When exploring cause-and-effect relationships, a fundamental challenge arises: we often cannot conduct controlled lab experiments for most real-world questions. Let’s consider an example to illustrate this.

Imagine you, as a researcher, want to study the relationship between having a college degree and health outcomes. Ideally, you’d want to observe an individual, say person A, in two states: i) with college level education; and ii) without college level education. Next, you’d want to measure her health outcomes in these two states and make comparison.

However, this is not possible with the main reason being that you cannot observe two individuals in different states at a given point in time. Mostly, you’ll have to tackle your research questions with observational data.

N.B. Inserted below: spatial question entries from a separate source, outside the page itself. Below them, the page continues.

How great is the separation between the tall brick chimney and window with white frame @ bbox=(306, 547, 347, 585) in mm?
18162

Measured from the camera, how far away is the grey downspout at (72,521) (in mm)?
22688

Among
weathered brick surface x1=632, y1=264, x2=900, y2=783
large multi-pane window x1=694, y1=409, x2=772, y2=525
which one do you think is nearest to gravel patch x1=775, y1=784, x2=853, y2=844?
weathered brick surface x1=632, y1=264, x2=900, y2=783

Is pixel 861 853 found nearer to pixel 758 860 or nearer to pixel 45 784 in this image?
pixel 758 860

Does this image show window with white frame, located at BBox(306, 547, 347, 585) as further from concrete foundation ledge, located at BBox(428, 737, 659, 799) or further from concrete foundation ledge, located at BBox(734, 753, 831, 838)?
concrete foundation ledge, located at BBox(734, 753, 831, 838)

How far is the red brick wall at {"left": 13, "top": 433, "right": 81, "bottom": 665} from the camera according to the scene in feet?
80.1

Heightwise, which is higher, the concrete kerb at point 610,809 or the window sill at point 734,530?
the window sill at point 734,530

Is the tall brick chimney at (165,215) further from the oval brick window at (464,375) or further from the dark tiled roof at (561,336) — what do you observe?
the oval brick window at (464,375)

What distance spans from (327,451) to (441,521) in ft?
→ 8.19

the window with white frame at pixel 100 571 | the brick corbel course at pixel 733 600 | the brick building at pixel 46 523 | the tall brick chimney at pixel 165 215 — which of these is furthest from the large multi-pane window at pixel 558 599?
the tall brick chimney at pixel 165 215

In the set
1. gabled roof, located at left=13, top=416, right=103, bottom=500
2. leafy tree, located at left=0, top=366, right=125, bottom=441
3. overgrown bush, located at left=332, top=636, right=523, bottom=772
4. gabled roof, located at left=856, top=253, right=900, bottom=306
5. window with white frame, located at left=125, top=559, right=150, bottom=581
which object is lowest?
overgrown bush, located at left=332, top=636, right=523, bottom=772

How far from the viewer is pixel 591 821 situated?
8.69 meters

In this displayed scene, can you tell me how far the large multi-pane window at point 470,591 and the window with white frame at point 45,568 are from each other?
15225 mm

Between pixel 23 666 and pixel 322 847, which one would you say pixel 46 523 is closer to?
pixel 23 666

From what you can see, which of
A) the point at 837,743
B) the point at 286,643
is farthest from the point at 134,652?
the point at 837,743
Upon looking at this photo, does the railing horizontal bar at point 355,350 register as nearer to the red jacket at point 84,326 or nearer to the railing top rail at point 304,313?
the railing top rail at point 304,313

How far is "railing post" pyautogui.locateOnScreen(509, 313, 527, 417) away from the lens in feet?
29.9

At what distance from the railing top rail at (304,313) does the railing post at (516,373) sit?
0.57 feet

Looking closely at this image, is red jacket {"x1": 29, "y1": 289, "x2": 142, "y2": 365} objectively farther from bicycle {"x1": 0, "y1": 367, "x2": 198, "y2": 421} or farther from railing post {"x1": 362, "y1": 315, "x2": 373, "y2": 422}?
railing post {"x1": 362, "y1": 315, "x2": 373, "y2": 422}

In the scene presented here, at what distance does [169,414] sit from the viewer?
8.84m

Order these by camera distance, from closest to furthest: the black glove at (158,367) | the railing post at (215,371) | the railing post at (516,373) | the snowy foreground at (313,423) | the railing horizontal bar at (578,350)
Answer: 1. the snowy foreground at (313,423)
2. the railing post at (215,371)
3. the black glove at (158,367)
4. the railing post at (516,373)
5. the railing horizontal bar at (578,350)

Let’s look at the observational data. Specifically, your dependent variable is the prevalence of poor health, and your independent variable is the percentage of the population with a college degree. You obtain county-level data for the year 2010, which includes the fraction of people in poor health and the percentage of the population with a college degree.

# load in county level uninsured rate data merged with other variables 
mort_allcauses <-  read_feather( file.path(datapath, "NVSS_data_county_2010to2017_merged_allcauses.feather"))  %>% 
                    filter(year == 2010 & age == 0 & race_name == "black")  %>% 
                    dplyr::select("countyfips", "year", "state.abb", "expand", "yearexpand", "sahieunins_allinc", "GovernorisDemocrat1Yes", "mortality_rate1000", "percap_income_2010", 
                    "rural_urban_code2013a", "p_college2010", 
                    "prop_black_2010", "prop_white_2010", "infant.mort", 
                    "poor.health", "low.birthweight")  %>% 
                    filter(duplicated(.))   %>%  
                    arrange(countyfips, year)

f0  <- ggplot(subset(mort_allcauses), aes(y = poor.health, x = p_college2010)) + geom_point() +
            geom_smooth(method = "lm", se  = FALSE) + 
            xlab("percent college 2010") + ylab("fraction poor health 2010")
f1  <- ggplot(subset(mort_allcauses), aes(y = percap_income_2010, x = p_college2010)) + geom_point() +
            geom_smooth(method = "lm", se  = FALSE) + 
            xlab("percent college 2010") + ylab("per capita income 2010")
f3  <- ggplot(subset(mort_allcauses), aes(y = sahieunins_allinc, x = p_college2010)) + geom_point() +
            geom_smooth(method = "lm", se  = FALSE) + 
            xlab("uninsured rate in 2010") + ylab("fraction poor health 2010")
f1

## `geom_smooth()` using formula = 'y ~ x'

At first glance, the data reveals a relationship between these variables. But how do we interpret this relationship? Does having a college degree cause better health, or is something else at play?

Let’s take a look at more wholesome illustrations.

f0 + f1 + f3

## `geom_smooth()` using formula = 'y ~ x'
## `geom_smooth()` using formula = 'y ~ x'
## `geom_smooth()` using formula = 'y ~ x'

We see that percent college is negatively correlated with poor health. However, places with higher proportion of college graduates also have higher per capita income and lower uninsured rates. Both income and insurance status may have a causal effect on one’s health. Hence, it is unwise to make a rushed claim that college education leads to better health status. It may, or it may not. We dont know yet!